Giselle also realized that the age difference between her and Dirk (17 years) didn't bother her nearly as much as she'd expected it to.
"After all, what's 50?" she asks rhetorically. "Just a number. Who cares?"
A turning point came when Giselle realized the toll that her vegetarianism was taking on her and Dirk's relationship.
"Much as I didn't want to believe it, I could tell it was a drag for him," she says. "Not that he'd stopped eating meat, even around me, but I could tell that the fact that I didn't eat meat made him a little uncomfortable."
And so, several weeks later at brunch, when a waiter mistakenly brought a side of bacon with Giselle's tofu scramble, she gazed at Dirk with sincere affection - and picked up a piece of the fried pork fat.

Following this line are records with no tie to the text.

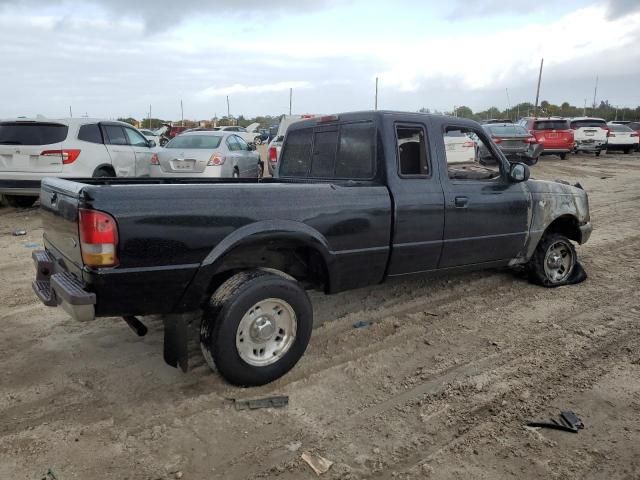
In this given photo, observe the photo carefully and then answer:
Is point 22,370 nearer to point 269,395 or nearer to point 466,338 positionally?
point 269,395

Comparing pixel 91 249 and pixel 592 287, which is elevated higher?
pixel 91 249

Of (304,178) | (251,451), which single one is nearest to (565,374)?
(251,451)

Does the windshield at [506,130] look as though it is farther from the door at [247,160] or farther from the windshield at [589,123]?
the door at [247,160]

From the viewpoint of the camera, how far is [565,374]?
3.56 meters

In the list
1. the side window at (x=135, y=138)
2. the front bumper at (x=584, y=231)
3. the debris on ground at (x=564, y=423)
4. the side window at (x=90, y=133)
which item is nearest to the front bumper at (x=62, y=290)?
the debris on ground at (x=564, y=423)

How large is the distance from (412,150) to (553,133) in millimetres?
18224

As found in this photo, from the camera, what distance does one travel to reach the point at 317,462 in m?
2.64

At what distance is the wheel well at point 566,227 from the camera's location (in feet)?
18.3

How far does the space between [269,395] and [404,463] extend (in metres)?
1.03

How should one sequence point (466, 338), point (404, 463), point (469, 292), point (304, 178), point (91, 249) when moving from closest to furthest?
1. point (404, 463)
2. point (91, 249)
3. point (466, 338)
4. point (304, 178)
5. point (469, 292)

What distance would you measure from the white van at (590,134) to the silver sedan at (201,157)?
58.0 ft

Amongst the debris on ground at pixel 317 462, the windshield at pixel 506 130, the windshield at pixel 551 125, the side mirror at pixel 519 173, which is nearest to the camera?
the debris on ground at pixel 317 462

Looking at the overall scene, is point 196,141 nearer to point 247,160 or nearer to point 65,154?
point 247,160

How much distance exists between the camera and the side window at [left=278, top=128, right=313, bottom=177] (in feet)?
15.7
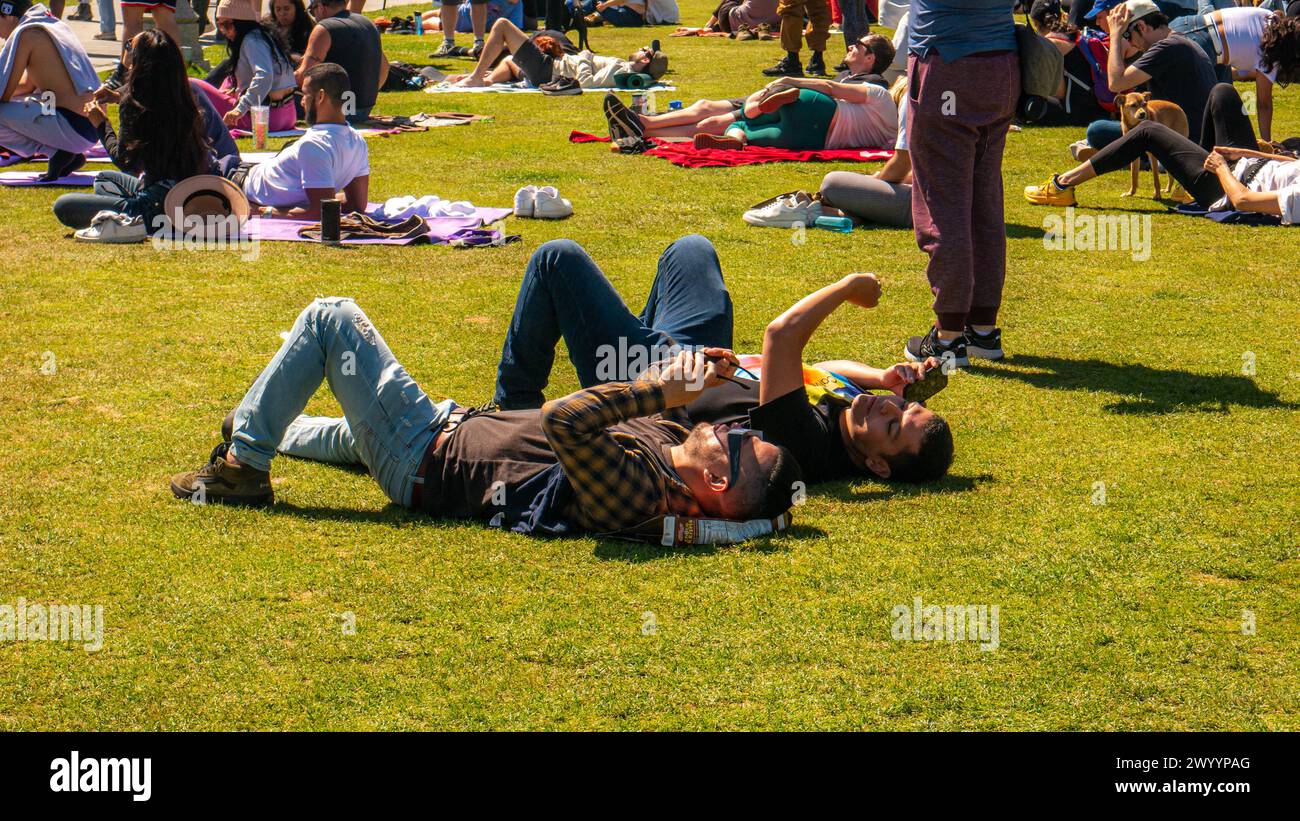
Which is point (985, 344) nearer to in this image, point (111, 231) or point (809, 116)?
point (809, 116)

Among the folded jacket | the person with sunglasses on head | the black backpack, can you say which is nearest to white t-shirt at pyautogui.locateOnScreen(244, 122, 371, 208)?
the folded jacket

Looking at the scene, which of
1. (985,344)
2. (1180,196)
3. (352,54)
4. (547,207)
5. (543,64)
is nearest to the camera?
(985,344)

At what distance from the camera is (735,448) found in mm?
5234

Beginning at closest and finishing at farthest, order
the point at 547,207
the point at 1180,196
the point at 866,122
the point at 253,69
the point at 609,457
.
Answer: the point at 609,457, the point at 547,207, the point at 1180,196, the point at 866,122, the point at 253,69

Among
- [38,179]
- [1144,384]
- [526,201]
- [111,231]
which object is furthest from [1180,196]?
[38,179]

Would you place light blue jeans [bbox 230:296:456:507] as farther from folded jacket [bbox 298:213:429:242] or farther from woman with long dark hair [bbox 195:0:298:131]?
woman with long dark hair [bbox 195:0:298:131]

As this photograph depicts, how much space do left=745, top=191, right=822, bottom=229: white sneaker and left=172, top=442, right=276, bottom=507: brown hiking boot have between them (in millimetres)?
6137

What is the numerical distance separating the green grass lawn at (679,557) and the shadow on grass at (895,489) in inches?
1.4

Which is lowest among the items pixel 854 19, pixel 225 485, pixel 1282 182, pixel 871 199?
pixel 225 485

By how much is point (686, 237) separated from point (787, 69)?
14010 mm

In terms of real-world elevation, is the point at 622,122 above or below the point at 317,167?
above

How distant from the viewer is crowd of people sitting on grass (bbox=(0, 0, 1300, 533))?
5270 millimetres

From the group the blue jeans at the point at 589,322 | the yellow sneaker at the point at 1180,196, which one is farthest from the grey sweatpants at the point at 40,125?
the yellow sneaker at the point at 1180,196
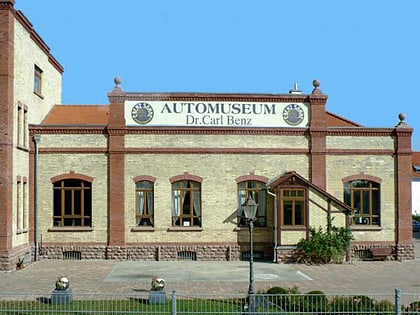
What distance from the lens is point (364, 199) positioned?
2748cm

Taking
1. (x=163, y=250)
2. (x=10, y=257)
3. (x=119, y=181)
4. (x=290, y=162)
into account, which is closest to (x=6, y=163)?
(x=10, y=257)

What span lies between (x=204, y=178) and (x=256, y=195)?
7.77 feet

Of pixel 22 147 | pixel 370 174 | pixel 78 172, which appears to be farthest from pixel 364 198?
pixel 22 147

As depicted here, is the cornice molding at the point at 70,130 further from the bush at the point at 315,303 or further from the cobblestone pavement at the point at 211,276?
the bush at the point at 315,303

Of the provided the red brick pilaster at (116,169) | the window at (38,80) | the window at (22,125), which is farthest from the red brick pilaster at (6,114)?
the window at (38,80)

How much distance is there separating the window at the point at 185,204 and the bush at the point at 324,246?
15.0ft

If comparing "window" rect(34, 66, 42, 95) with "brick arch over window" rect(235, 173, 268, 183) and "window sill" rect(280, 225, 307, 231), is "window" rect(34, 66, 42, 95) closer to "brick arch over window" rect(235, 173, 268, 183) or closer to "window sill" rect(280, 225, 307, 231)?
"brick arch over window" rect(235, 173, 268, 183)

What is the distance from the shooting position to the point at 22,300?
1605cm

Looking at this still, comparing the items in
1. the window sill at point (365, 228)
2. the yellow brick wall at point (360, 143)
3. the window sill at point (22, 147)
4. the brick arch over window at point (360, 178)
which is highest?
the yellow brick wall at point (360, 143)

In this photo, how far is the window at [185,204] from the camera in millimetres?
26828

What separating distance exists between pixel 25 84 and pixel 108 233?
7.01 metres

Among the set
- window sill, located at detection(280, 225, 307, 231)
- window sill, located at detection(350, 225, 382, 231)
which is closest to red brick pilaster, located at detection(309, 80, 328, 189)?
window sill, located at detection(350, 225, 382, 231)

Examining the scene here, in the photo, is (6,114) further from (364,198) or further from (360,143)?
(364,198)

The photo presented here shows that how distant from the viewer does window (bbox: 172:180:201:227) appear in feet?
88.0
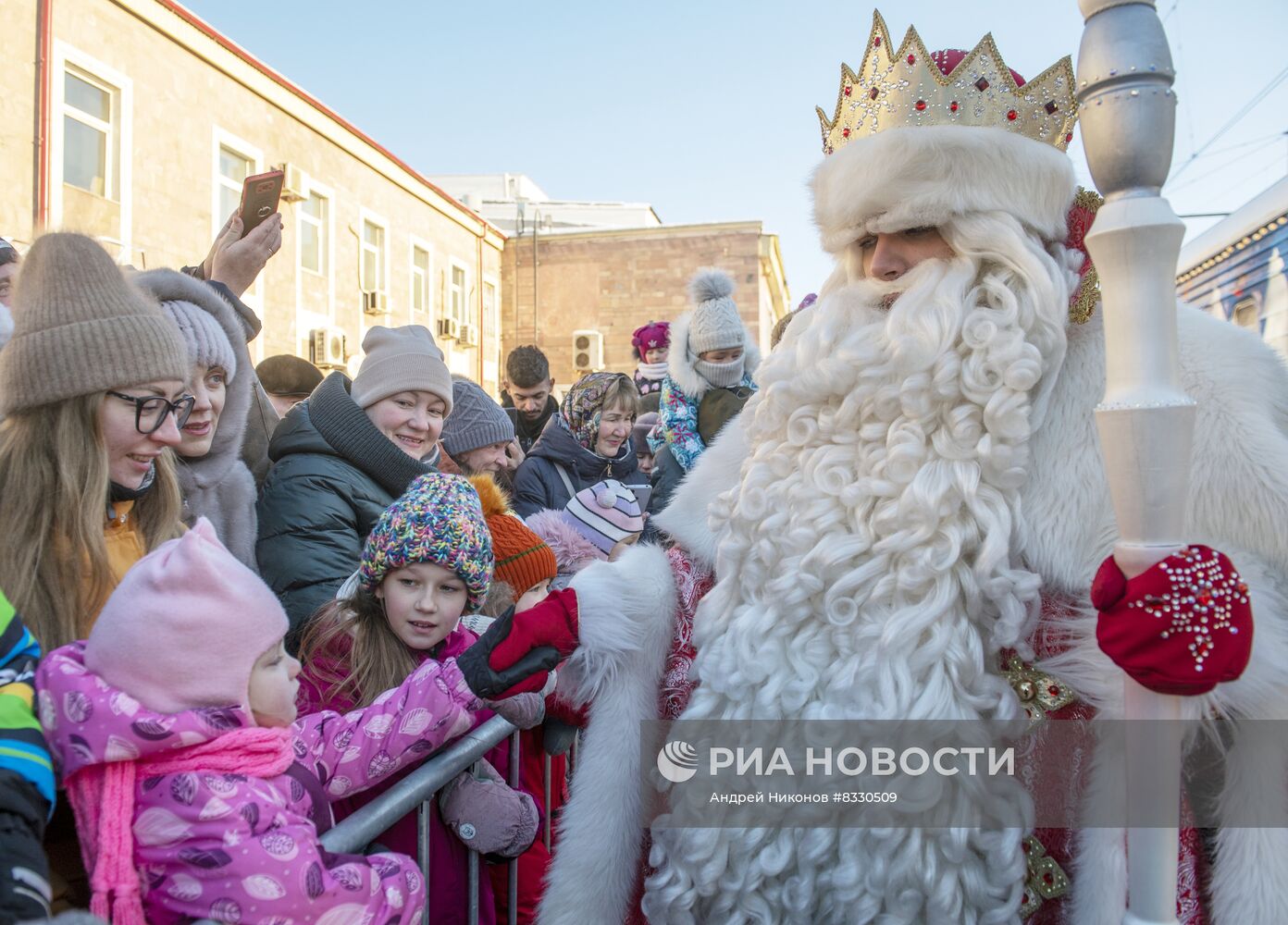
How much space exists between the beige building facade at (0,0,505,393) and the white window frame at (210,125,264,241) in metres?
0.02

"The look on his face when I took a bite was precious," Giselle recalls with a tender smile. "I knew then that I would do anything for an unofficial, uncommitted, but very special relationship. It felt wonderful to practice unconditional acceptance."
Unfortunately, despite Giselle's personal successes in learning to kind-of love the kind of person with whom she'd never before imagined wanting a relationship, her relationship with Dirk didn't end with a "happily ever after." After several heated disagreements over anal intercourse, Dirk told Giselle that while he "really liked her as a person," he wasn't comfortable continuing to see her. And the sort-of couple parted ways.
Giselle accepts full responsibility for the breakup.
"I'd made a lot of progress loosening up by eating animal flesh and drinking more and trying some pills," she says now. "But apparently I still had some sexual repression. I told Dirk I wasn't into ass-fucking, and I see now that that was a mistake. I should have been more open. I was making it all about me. I was selfish."
That being said, Giselle is at peace regarding the demise of her and Dirk's relationship.
"I wasn't perfect," she acknowledges, "but I tried. And I learned a lot. And that experience has only made me a better person for the next flabby middle-aged man who tries to get in my pants."